◆ TEXT PROVIDED
A former Fort Bliss soldier overdosed on opioids in August and his family is hopeful their story will help save lives
Doctors are struggling to help veterans in need as an opioid epidemic sweeps across the nation.
"It is such a big deal, the surgeon general actually issued a letter to all physicians about addressing this concern," said VA Psychiatrist Dr. Kristen Glass.
The letter from the surgeon general, dated August 2016, requests help to "solve an urgent health crisis facing Americans." The letter states opioid deaths have quadrupled since 1999 and nearly two million Americans have a "prescription opioid disorder."
Dr. Glass says her role is to help educate veterans when they are prescribed highly addictive pain killers."We provide education to patients about what an opioid abuse disorder is and how to treat it," Glass said.
In 2015, more than 63,000 U.S. Veterans sough help from the VA to get off the highly addictive drugs. While hundreds of veterans in El Paso are still waiting months for appointments, Glass says they are doing the best they can to spread the word. 'We do see things moving forward, but change does take time," she said.

◆ STORED DATA

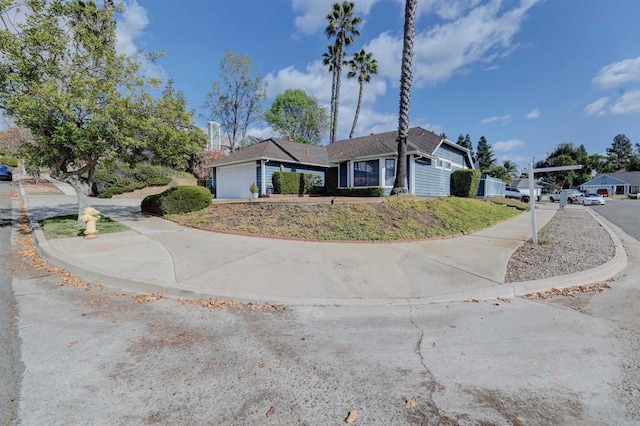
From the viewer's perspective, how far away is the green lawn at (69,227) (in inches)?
353

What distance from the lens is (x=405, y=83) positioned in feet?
45.7

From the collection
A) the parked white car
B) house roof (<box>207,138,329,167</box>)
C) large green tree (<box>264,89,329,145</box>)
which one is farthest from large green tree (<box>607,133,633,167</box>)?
house roof (<box>207,138,329,167</box>)

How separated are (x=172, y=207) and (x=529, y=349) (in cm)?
1284

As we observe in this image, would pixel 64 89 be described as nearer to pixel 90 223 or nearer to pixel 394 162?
pixel 90 223

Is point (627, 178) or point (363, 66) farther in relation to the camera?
point (627, 178)

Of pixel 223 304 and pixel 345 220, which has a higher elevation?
pixel 345 220

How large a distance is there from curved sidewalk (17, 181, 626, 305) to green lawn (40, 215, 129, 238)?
17.6 inches

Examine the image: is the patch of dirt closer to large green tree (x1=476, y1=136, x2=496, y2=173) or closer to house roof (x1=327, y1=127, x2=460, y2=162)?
house roof (x1=327, y1=127, x2=460, y2=162)

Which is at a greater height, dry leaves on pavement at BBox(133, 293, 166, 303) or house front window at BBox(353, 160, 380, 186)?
house front window at BBox(353, 160, 380, 186)

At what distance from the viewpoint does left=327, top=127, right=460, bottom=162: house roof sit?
1802 cm

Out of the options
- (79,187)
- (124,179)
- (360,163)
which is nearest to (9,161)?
(124,179)

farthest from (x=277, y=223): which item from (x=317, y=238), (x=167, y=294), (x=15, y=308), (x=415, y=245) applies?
(x=15, y=308)

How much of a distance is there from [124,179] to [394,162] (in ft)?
69.6

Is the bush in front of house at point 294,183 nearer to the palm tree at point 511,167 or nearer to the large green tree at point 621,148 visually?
the palm tree at point 511,167
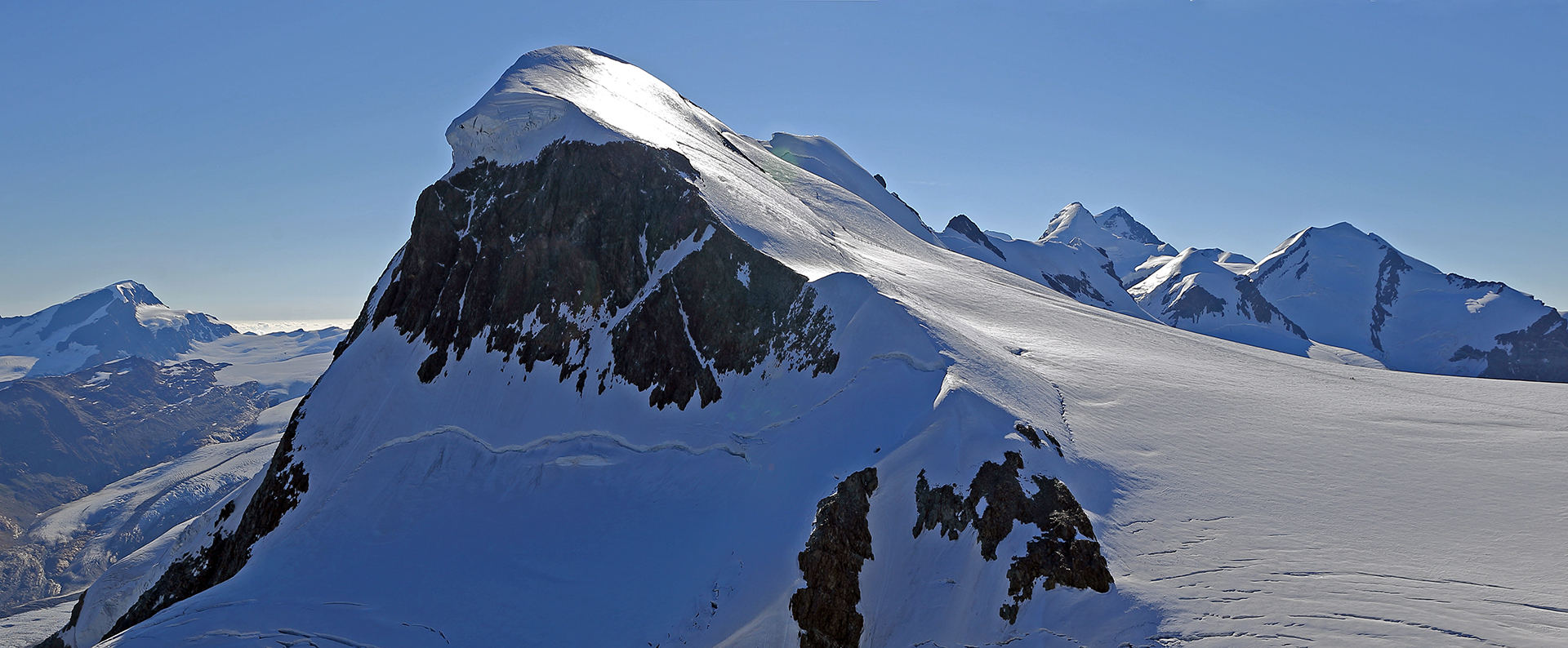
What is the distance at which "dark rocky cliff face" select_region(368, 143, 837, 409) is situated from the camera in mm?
36312

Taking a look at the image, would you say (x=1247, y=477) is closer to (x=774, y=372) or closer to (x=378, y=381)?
(x=774, y=372)

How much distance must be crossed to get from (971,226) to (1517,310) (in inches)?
7499

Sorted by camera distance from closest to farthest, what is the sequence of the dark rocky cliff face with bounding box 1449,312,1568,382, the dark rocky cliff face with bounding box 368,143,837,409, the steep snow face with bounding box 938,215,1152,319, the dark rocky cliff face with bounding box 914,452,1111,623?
the dark rocky cliff face with bounding box 914,452,1111,623
the dark rocky cliff face with bounding box 368,143,837,409
the steep snow face with bounding box 938,215,1152,319
the dark rocky cliff face with bounding box 1449,312,1568,382

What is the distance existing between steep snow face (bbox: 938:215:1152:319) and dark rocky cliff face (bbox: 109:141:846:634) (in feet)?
206

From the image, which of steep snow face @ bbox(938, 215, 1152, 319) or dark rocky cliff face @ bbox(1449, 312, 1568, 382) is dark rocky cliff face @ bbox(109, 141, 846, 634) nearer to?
steep snow face @ bbox(938, 215, 1152, 319)

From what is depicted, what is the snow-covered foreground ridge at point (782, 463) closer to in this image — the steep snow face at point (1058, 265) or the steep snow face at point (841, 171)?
the steep snow face at point (841, 171)

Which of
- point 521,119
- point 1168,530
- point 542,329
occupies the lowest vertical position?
point 1168,530

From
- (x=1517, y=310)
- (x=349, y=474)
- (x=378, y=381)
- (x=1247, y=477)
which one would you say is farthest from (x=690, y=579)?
(x=1517, y=310)

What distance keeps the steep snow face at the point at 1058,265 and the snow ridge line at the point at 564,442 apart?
6947 cm

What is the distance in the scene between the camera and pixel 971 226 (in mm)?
117688

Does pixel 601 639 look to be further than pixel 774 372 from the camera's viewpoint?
No

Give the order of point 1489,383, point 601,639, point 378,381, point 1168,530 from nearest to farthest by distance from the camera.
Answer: point 1168,530
point 601,639
point 1489,383
point 378,381

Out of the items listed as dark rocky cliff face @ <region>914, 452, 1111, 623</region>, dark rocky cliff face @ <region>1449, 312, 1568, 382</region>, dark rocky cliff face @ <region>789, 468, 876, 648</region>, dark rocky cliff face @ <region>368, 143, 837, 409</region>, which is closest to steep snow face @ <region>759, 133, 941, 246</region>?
dark rocky cliff face @ <region>368, 143, 837, 409</region>

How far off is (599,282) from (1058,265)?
11115 centimetres
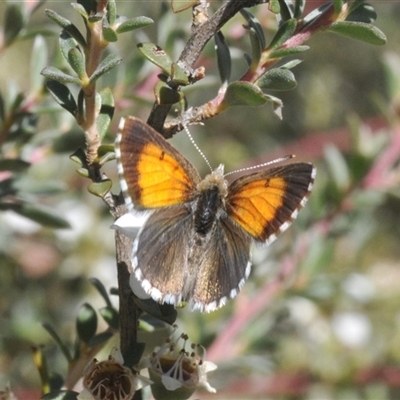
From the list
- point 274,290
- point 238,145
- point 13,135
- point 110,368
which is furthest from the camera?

◆ EXERCISE REQUIREMENTS
A – Write out the passage of the article about veterans and opioids that begins at the words "A former Fort" and stops after "Dr. Kristen Glass.".
B – Decide whether each statement agrees with the article about veterans and opioids, answering yes or no and quoting the deciding words: (i) The surgeon general's letter is dated August 2016. (ii) The letter states that opioid deaths have tripled since 1999. (iii) Dr. Kristen Glass is identified as a VA psychiatrist.
C – Please carry on the article about veterans and opioids from the point where it stops.
The records aren't needed for any of this work.

◆ LIST OF ANSWERS
A –
A former Fort Bliss soldier overdosed on opioids in August and his family is hopeful their story will help save lives
Doctors are struggling to help veterans in need as an opioid epidemic sweeps across the nation.
"It is such a big deal, the surgeon general actually issued a letter to all physicians about addressing this concern," said VA Psychiatrist Dr. Kristen Glass.

B –
(i) Yes: "dated August 2016"
(ii) No: "opioid deaths have quadrupled since 1999"
(iii) Yes: "VA Psychiatrist Dr. Kristen Glass"

C –
The same month the surgeon general sent out the requesting assistance, a former Fort Bliss soldier overdosed on opioids.
Kyle Aubrey Evans served in the Army four years. During his time in service, he was deployed to Iraq. Fred Evans, Kyle's father, says it was tough on his son. "While he was there, two of his friends were killed by IEDs" Fred Evans said.
When Kyle returned home, he was stationed at Fort Bliss His health would slowly decline. Kyle suffered from depression, PTSD, TBI and a back injury. The VA prescribed Kyle opioids to help with the pain, but he would slowly begin to abuse them.
"His addiction to the prescription medication was kind of steady for a long time," Fred said, " he was highly functional."
Kyle was prescribed xanax, zoloft, vicodin and ambien to sleep. "He would take massive quantities of the prescription meds," Fred said. "It ended up taking a heavy toll on him. He called me one time and said, 'dad I don't want to go on, this is too much for me, I am thinking of hurting myself.'"
Fred would leave Fresno, California to be with Kyle in El Paso for several months following that phone call. The addiction, however, was slowly consuming Kyle and the son the Evans Family once knew was no longer recognizable.
"He was not the same," Kyle's mother, Donna Evans, said. "He wasn't that loving person. He still cared a lot for people but it was a different type."
Donna and Fred said Kyle's hygiene crashed as the addiction worsened. Kyle wouldn't shower or bath, he would lose his teeth and would wear the same clothes all the time.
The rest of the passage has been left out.